▶ [Records provided]
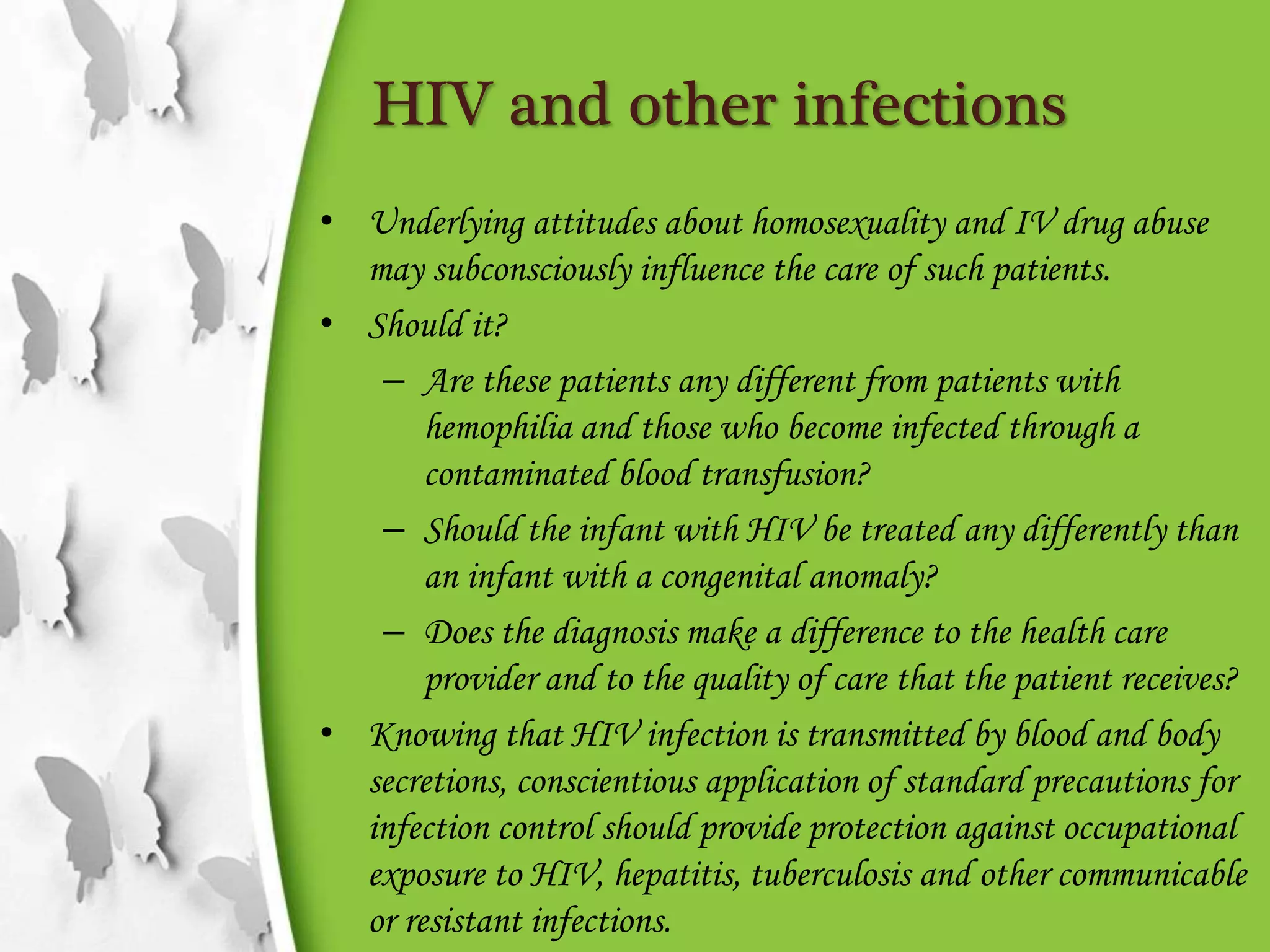 HIV and other infections

• Underlying attitudes about homosexuality and IV drug abuse may subconsciously influence the care of such patients.

• Should it?

– Are these patients any different from patients with hemophilia and those who become infected through a contaminated blood transfusion?

– Should the infant with HIV be treated any differently than an infant with a congenital anomaly?

– Does the diagnosis make a difference to the health care provider and to the quality of care that the patient receives?

• Knowing that HIV infection is transmitted by blood and body secretions, conscientious application of standard precautions for infection control should provide protection against occupational exposure to HIV, hepatitis, tuberculosis and other communicable or resistant infections.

▶ [The problem]
The response must contain exactly the lines from the one with "the patient receives?" through the last line of the material above, both ends included, and no others.

▶ [Reply]
– Does the diagnosis make a difference to the health care provider and to the quality of care that the patient receives?

• Knowing that HIV infection is transmitted by blood and body secretions, conscientious application of standard precautions for infection control should provide protection against occupational exposure to HIV, hepatitis, tuberculosis and other communicable or resistant infections.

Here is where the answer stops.